Colleurs, prestataires et preuve de pose
Reste la question qui décide de la réussite d'un plan d'affichage : qui colle, et comment savoir que c'est fait ?
Une équipe peut s'appuyer sur des militants bénévoles, sur des colleurs rémunérés ou sur un prestataire professionnel. Dans les deux derniers cas, la dépense doit être déclarée au compte de campagne, facture à l'appui, et elle entre dans le calcul du plafond applicable au scrutin. Passer par un prestataire ne dispense de rien, au contraire : c'est le candidat, en tant que bénéficiaire de l'affichage, qui reste en première ligne devant l'administration comme devant les électeurs.
D'où l'enjeu, très concret, de la preuve de pose. Sur une circonscription, une équipe doit couvrir plusieurs dizaines d'emplacements, souvent le même week-end, parfois en concurrence directe avec d'autres colleurs. Sans traçabilité, personne ne peut répondre à la seule question qui compte le lundi matin : les panneaux sont-ils tous couverts, et lesquels ont été recollés par un concurrent ? La réponse tient en trois éléments à exiger de tout prestataire : une photo horodatée par panneau, une position GPS associée, et une carte de couverture consultable, panneau par panneau. C'est exactement la logique que nous appliquons aux dispositifs terrain et que nous détaillons dans notre article sur la preuve de distribution.
Sur le budget, prudence avec les grilles toutes faites que l'on trouve en ligne : le coût d'un plan de collage dépend du nombre de panneaux, de leur dispersion géographique, du nombre de passages de recollage et des délais. Les écarts de marché sont larges, et chaque campagne se chiffre sur devis.
L'essentiel à retenir
- Emplacements réservés uniquement : la commune réserve des emplacements spéciaux, avec une surface égale par candidat ou liste (article L51). Tout le reste est interdit, y compris l'emplacement d'un autre candidat.
- Six mois avant le premier jour du mois du scrutin : pour la présidentielle du 18 avril 2027, la période s'ouvre le 1er octobre 2026.
- Nombre de panneaux encadré (article R28) : 5 dans les communes de 500 électeurs et moins, 10 au-delà, plus 1 par 3 000 électeurs dans les communes de plus de 5 000 électeurs. Attribution par tirage au sort.
- Format et couleurs (article R27) : maximum 594 x 841 mm, ni emblème national, ni juxtaposition bleu blanc rouge, et vigilance sur le papier blanc (loi de 1881).
- Sanctions : 9 000 € d'amende (article L90), retrait d'office des affiches, cumul possible avec le Code de l'environnement et contestation des dépenses au compte de campagne.

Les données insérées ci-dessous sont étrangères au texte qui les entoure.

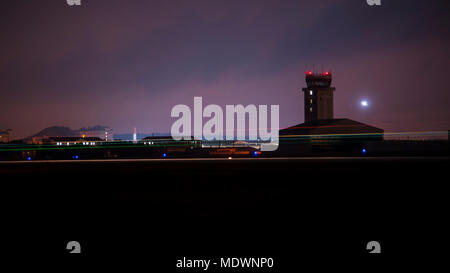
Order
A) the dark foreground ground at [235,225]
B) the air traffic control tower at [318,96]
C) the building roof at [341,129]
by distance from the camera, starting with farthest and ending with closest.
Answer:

- Un emplacement demandé puis laissé vide se paie : remboursement des frais d'établissement à la commune.
- Exigez la preuve de pose : photo horodatée, GPS et carte de couverture panneau par panneau.
💡 Vous préparez un plan d'affichage ou un dispositif terrain pour une campagne ? Nous organisons des opérations 100 % conformes, avec une preuve de passage géolocalisée et horodatée sur chaque point. Demander un devis, ou échanger avec un expert Strevoo pour cadrer votre plan.
Pour aller plus loin
- Affichage sauvage : légal ou interdit en France ? Sanctions et alternatives
- Distribution de tracts pour les élections : ce que dit la loi
- Preuve de distribution : comment vérifier que le terrain a vraiment été couvert
- Réglementation de la distribution de flyers en France : le guide complet
Sources et repères
- Emplacements réservés et interdiction d'affichage : article L51 du Code électoral, sur Légifrance.
- Sanctions pénales de l'affichage électoral : article L90 du Code électoral, sur Légifrance.
- Format et couleurs des affiches : article R27 du Code électoral, et article 15 de la loi du 29 juillet 1881 pour la règle du papier blanc.
- Nombre et attribution des emplacements : article R28 du Code électoral, sur Légifrance.
- Dates de la présidentielle 2027 : fixées en conseil des ministres le 1er juillet 2026, premier tour le 18 avril et second tour le 2 mai 2027.
Article publié le 27 juillet 2026. Les modalités pratiques (nombre exact de panneaux, dates de mise à disposition, ordre d'attribution) sont arrêtées scrutin par scrutin par la préfecture et la commune : vérifiez systématiquement les instructions locales avant d'imprimer et de coller.